QUÉ HARÁS: Extrae completo, palabra por palabra y sin cambios, el fragmento sobre la distinción entre izquierda y derecha.

FRAGMENTO DEL TEXTO:
###

Como se sabe, su origen histórico como criterio de demarcación político data del 28 de agosto de 1789, cuando en la Asamblea francesa tras la revolución jacobina se recurre a un procedimiento práctico de contabilidad de votos para decidir el derecho de veto del Rey. En ese contexto, la izquierda empezó a simbolizar la oposición al Antiguo Régimen. La derecha, su defensa. Por eso, Lenin la consideraba como una distinción burguesa (el izquierdismo como enfermedad infantil) que era operativa en el contexto de la Revolución francesa pero que estaba destinada a ser superada por el socialismo marxista. “El populismo, por su contenido, responde a los intereses de la clase de pequeños productores, de la pequeña burguesía.” (Lenin, “¿A qué herencia renunciamos?”, 1898). El populismo, que por fiar su eficacia en la escenografía y a efectos propagandísticos y oportunistas coquetea a veces con la negación de la polaridad izquierda-derecha, es reaccionario a los ojos del pensamiento marxista, que no admitía más posibilidad de colapso del modo de producción capital que la de acelerar su desarrollo. El anticapitalismo del izquierdismo es retrógado, no ilustrado y, según la lógica del análisis de Marx, retiene, ralentiza e impide la superación dialéctica del capitalismo. Esto es, contribuye a su consolidación en el ejercicio mismo de invocarlo como catástrofe o blasfemia.
El hecho de que la denominada izquierda hoy, tras la caída de la Unión Soviética, se posicione a favor del nacionalismo, rancio vestigio de los privilegios medievales y del Antiguo Régimen pasados por el tamiz decimonónico del romanticismo, el mito de la Cultura y el racismo étnico o lingüístico más o menos disimulado, demuestra que la etiqueta “izquierda” ha quedado como coartada de legitimación bajo cuyo manto luminoso y sagrado se pueden perpetrar los abusos más abiertamente reaccionarios y los disparates más puritanos. De ahí que cualquier causa que ofrezca una teatralidad de éxito y tenga la potencia de difusión y acatamiento suficiente en los medios y las redes será abrazada con entusiasmo. Feminismo, indigenismo, ecologismo, pedagogismo son casos de esa enfermedad infantil del izquierdismo característica del Estado del Bienestar. Son registros espectaculares y fantasmales de una especie de socialcapitalismo transversal que todo partido del espectro defiende en el fondo.

###

ÍTEMS DEL CONJUNTO:
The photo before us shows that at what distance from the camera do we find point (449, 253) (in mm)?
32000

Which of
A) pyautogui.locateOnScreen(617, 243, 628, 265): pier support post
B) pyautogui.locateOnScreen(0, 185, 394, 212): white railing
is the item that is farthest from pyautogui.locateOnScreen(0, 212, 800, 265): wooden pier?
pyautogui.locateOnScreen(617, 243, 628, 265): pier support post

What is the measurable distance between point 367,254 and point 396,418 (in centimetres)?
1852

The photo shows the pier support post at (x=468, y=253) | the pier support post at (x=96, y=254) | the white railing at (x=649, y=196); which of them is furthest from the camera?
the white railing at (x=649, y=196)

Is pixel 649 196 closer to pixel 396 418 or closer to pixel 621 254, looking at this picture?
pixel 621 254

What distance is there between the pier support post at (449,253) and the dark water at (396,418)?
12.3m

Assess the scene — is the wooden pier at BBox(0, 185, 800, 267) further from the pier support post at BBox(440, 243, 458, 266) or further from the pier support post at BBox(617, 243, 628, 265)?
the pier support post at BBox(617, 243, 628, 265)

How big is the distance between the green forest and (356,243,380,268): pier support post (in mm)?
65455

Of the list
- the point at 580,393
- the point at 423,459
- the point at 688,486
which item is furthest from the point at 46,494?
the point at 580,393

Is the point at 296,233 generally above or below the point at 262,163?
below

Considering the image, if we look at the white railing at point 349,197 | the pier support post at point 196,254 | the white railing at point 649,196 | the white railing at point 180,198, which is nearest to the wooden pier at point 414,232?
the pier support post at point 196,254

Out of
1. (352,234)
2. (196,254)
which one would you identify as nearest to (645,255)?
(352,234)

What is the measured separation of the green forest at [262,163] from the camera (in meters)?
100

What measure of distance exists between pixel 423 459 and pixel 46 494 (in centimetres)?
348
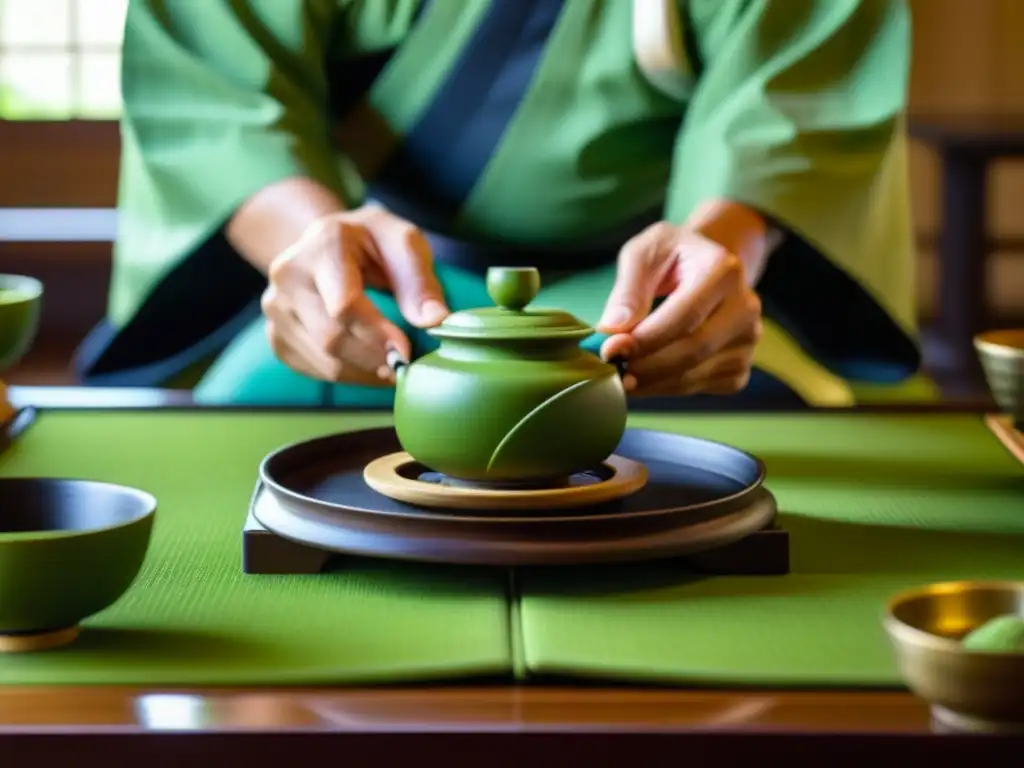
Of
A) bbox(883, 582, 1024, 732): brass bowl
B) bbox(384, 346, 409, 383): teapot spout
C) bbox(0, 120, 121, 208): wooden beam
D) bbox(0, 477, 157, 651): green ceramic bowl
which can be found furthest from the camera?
bbox(0, 120, 121, 208): wooden beam

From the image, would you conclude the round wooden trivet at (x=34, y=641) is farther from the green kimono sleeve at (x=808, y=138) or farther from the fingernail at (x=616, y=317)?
the green kimono sleeve at (x=808, y=138)

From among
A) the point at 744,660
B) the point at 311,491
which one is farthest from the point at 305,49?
the point at 744,660

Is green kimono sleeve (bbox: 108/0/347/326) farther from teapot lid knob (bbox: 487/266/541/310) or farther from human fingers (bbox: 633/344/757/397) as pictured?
teapot lid knob (bbox: 487/266/541/310)

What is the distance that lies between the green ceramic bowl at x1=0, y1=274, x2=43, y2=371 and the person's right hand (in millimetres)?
203

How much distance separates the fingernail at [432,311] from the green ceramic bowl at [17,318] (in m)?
0.30

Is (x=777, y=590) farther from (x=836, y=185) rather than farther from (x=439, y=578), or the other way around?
(x=836, y=185)

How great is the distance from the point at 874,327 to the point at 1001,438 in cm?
44

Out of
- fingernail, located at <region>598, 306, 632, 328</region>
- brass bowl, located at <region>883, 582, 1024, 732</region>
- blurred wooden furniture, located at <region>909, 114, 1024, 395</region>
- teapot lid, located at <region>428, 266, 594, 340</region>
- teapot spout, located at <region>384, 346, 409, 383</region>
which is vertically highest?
teapot lid, located at <region>428, 266, 594, 340</region>

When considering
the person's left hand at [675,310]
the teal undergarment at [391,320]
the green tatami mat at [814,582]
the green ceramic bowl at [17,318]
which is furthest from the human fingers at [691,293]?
the green ceramic bowl at [17,318]

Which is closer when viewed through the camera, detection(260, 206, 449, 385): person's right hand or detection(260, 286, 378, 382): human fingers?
detection(260, 206, 449, 385): person's right hand

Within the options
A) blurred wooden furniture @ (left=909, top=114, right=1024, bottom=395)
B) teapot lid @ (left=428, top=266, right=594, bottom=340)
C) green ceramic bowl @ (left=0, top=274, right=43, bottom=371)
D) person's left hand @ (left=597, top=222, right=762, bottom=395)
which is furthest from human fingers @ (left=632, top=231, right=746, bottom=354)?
blurred wooden furniture @ (left=909, top=114, right=1024, bottom=395)

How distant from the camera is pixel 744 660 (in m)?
0.76

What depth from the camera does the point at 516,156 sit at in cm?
174

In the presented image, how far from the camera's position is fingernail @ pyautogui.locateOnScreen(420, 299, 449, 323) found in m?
1.24
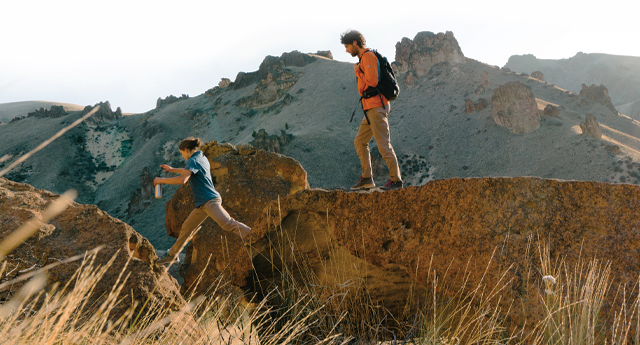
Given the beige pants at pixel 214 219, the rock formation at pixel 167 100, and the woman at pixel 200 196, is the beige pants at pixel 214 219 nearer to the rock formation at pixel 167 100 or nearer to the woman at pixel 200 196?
the woman at pixel 200 196

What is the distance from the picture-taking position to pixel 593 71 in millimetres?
115438

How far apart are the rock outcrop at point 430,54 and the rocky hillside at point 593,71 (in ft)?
191

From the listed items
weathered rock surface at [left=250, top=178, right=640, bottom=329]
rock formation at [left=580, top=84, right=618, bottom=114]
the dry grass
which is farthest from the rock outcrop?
the dry grass

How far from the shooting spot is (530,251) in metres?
2.81

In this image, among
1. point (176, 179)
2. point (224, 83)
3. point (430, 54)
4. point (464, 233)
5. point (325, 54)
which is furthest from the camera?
point (325, 54)

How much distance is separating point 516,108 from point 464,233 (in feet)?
132

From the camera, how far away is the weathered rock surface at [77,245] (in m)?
2.94

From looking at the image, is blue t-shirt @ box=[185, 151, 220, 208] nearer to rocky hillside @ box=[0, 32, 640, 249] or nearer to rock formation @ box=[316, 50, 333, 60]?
rocky hillside @ box=[0, 32, 640, 249]

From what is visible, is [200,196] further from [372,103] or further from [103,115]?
[103,115]

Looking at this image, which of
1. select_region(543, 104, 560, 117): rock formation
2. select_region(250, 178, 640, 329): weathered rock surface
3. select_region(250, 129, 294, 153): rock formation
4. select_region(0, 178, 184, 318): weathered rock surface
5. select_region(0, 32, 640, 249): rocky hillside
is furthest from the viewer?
select_region(250, 129, 294, 153): rock formation

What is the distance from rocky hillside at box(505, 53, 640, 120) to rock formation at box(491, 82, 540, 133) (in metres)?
72.7

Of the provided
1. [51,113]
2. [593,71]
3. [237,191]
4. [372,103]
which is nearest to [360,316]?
[372,103]

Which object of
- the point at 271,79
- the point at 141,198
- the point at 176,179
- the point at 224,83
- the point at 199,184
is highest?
the point at 224,83

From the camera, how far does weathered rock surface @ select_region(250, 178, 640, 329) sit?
8.93ft
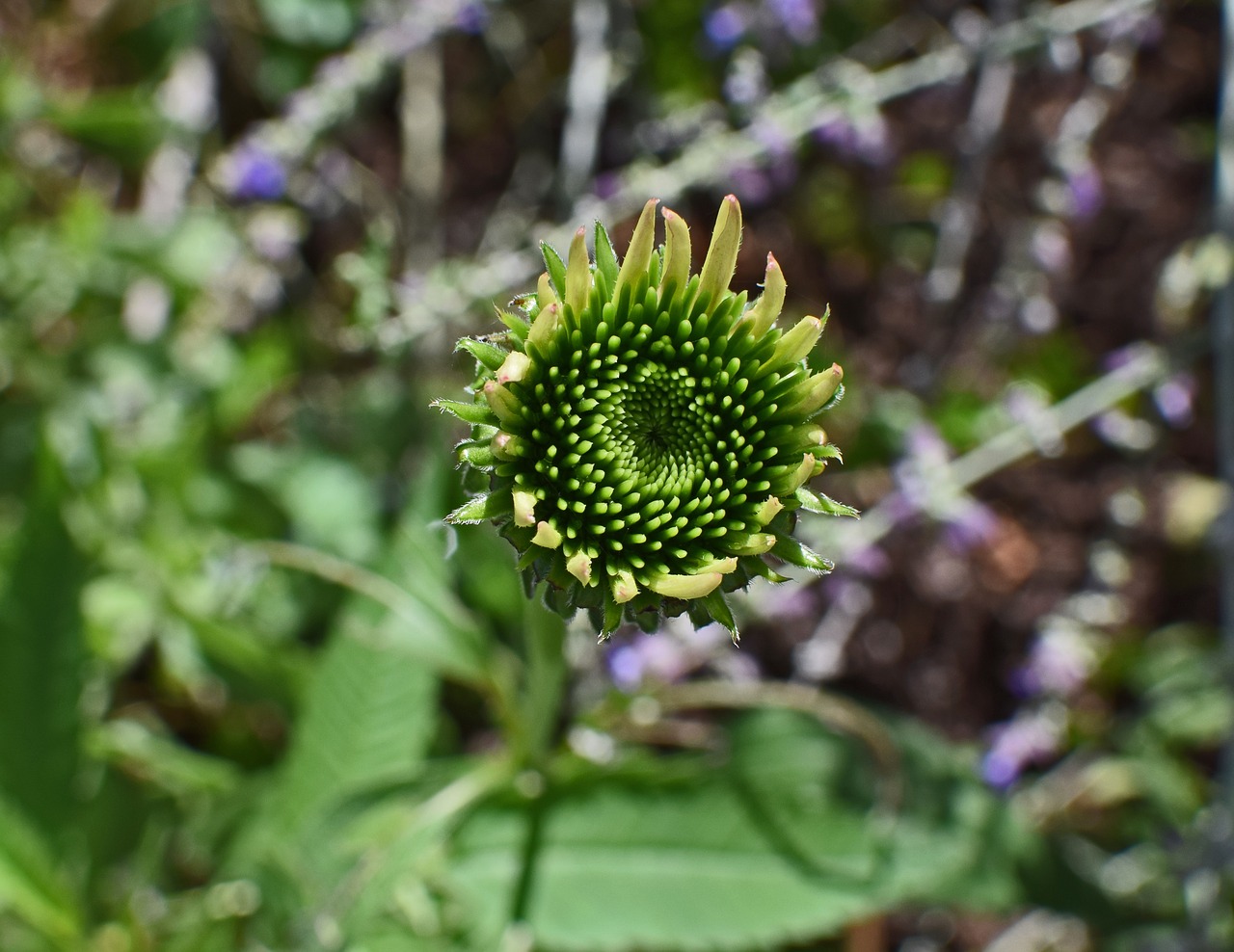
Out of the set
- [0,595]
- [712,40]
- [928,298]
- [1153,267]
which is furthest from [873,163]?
[0,595]

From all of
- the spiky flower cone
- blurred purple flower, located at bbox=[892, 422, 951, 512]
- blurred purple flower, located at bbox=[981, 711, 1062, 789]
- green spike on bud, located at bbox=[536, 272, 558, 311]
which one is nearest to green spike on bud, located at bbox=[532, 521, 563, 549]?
the spiky flower cone

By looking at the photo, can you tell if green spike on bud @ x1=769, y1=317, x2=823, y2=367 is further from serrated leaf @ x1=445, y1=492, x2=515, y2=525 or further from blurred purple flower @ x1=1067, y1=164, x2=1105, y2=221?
blurred purple flower @ x1=1067, y1=164, x2=1105, y2=221

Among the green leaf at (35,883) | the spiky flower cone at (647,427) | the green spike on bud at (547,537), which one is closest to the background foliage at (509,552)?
the green leaf at (35,883)

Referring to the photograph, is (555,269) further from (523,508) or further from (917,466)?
(917,466)

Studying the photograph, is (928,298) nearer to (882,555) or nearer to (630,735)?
(882,555)

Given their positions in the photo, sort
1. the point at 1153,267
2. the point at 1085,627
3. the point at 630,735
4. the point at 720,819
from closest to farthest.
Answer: the point at 720,819, the point at 630,735, the point at 1085,627, the point at 1153,267

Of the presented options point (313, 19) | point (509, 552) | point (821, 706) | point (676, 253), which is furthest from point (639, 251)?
point (313, 19)
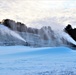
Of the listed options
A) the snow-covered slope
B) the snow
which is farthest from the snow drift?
the snow-covered slope

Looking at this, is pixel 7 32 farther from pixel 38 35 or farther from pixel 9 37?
pixel 38 35

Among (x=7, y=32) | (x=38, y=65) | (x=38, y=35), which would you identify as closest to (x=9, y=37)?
(x=7, y=32)

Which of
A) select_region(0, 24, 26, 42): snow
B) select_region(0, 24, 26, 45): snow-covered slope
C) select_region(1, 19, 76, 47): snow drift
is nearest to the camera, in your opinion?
select_region(0, 24, 26, 45): snow-covered slope

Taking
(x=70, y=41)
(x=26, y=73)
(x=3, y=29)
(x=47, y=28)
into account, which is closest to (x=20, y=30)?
(x=3, y=29)

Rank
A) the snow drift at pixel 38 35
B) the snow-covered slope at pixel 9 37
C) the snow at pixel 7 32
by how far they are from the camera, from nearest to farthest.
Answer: the snow-covered slope at pixel 9 37 → the snow at pixel 7 32 → the snow drift at pixel 38 35

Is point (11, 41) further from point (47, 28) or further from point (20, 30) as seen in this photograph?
point (47, 28)

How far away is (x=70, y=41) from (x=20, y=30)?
26.3 feet

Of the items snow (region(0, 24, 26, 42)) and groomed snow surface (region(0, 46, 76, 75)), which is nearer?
groomed snow surface (region(0, 46, 76, 75))

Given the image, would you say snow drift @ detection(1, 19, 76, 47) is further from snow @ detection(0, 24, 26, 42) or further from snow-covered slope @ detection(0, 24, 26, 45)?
snow-covered slope @ detection(0, 24, 26, 45)

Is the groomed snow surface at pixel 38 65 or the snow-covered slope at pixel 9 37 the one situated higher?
the snow-covered slope at pixel 9 37

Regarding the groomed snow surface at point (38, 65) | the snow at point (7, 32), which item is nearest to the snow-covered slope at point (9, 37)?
the snow at point (7, 32)

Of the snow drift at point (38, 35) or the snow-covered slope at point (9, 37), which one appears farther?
the snow drift at point (38, 35)

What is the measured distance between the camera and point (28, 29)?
71.5 feet

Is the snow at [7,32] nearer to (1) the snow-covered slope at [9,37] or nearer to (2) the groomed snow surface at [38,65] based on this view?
(1) the snow-covered slope at [9,37]
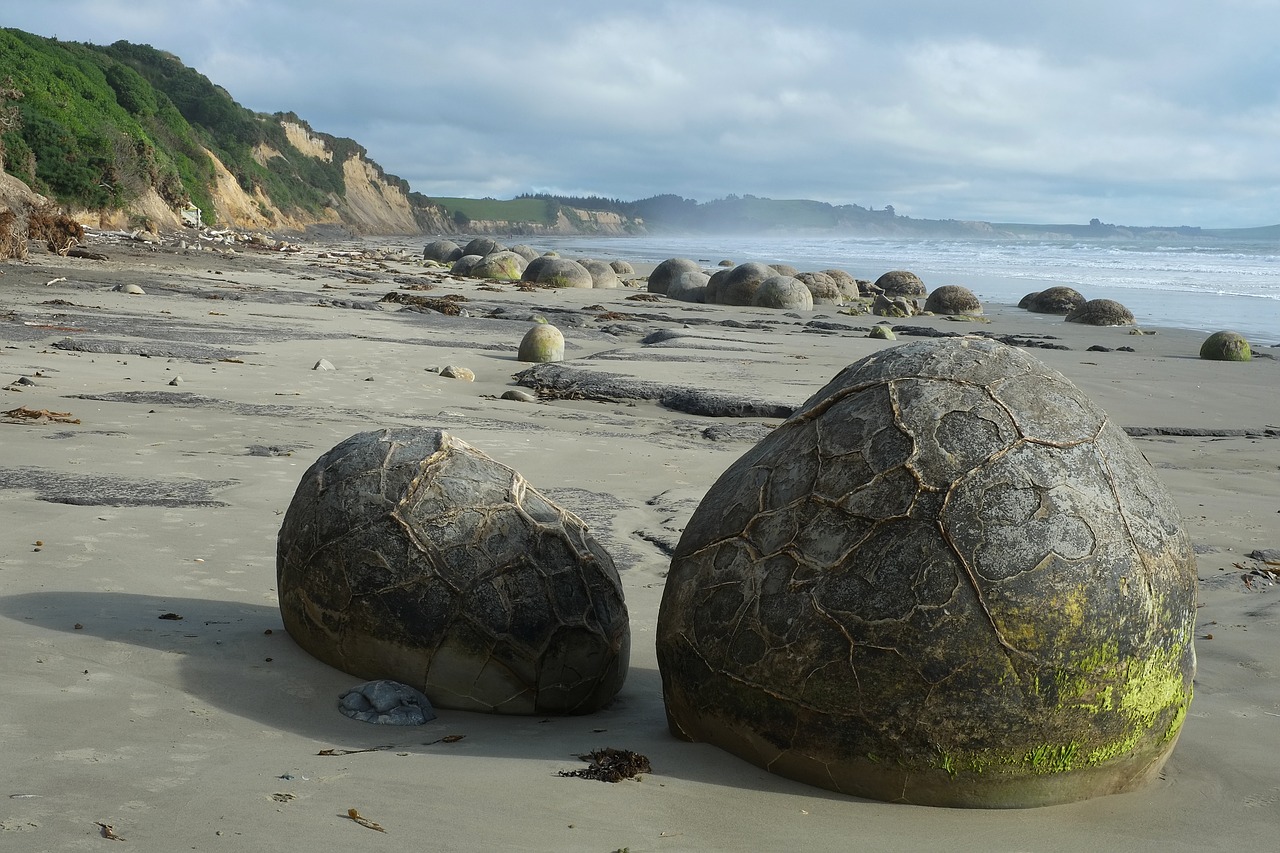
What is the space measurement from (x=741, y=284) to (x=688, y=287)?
233cm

###

ESPACIO DE RESPUESTA:
Como se sabe, su origen histórico como criterio de demarcación político data del 28 de agosto de 1789, cuando en la Asamblea francesa tras la revolución jacobina se recurre a un procedimiento práctico de contabilidad de votos para decidir el derecho de veto del Rey. En ese contexto, la izquierda empezó a simbolizar la oposición al Antiguo Régimen. La derecha, su defensa. Por eso, Lenin la consideraba como una distinción burguesa (el izquierdismo como enfermedad infantil) que era operativa en el contexto de la Revolución francesa pero que estaba destinada a ser superada por el socialismo marxista. “El populismo, por su contenido, responde a los intereses de la clase de pequeños productores, de la pequeña burguesía.” (Lenin, “¿A qué herencia renunciamos?”, 1898). El populismo, que por fiar su eficacia en la escenografía y a efectos propagandísticos y oportunistas coquetea a veces con la negación de la polaridad izquierda-derecha, es reaccionario a los ojos del pensamiento marxista, que no admitía más posibilidad de colapso del modo de producción capital que la de acelerar su desarrollo. El anticapitalismo del izquierdismo es retrógado, no ilustrado y, según la lógica del análisis de Marx, retiene, ralentiza e impide la superación dialéctica del capitalismo. Esto es, contribuye a su consolidación en el ejercicio mismo de invocarlo como catástrofe o blasfemia.
El hecho de que la denominada izquierda hoy, tras la caída de la Unión Soviética, se posicione a favor del nacionalismo, rancio vestigio de los privilegios medievales y del Antiguo Régimen pasados por el tamiz decimonónico del romanticismo, el mito de la Cultura y el racismo étnico o lingüístico más o menos disimulado, demuestra que la etiqueta “izquierda” ha quedado como coartada de legitimación bajo cuyo manto luminoso y sagrado se pueden perpetrar los abusos más abiertamente reaccionarios y los disparates más puritanos. De ahí que cualquier causa que ofrezca una teatralidad de éxito y tenga la potencia de difusión y acatamiento suficiente en los medios y las redes será abrazada con entusiasmo. Feminismo, indigenismo, ecologismo, pedagogismo son casos de esa enfermedad infantil del izquierdismo característica del Estado del Bienestar. Son registros espectaculares y fantasmales de una especie de socialcapitalismo transversal que todo partido del espectro defiende en el fondo.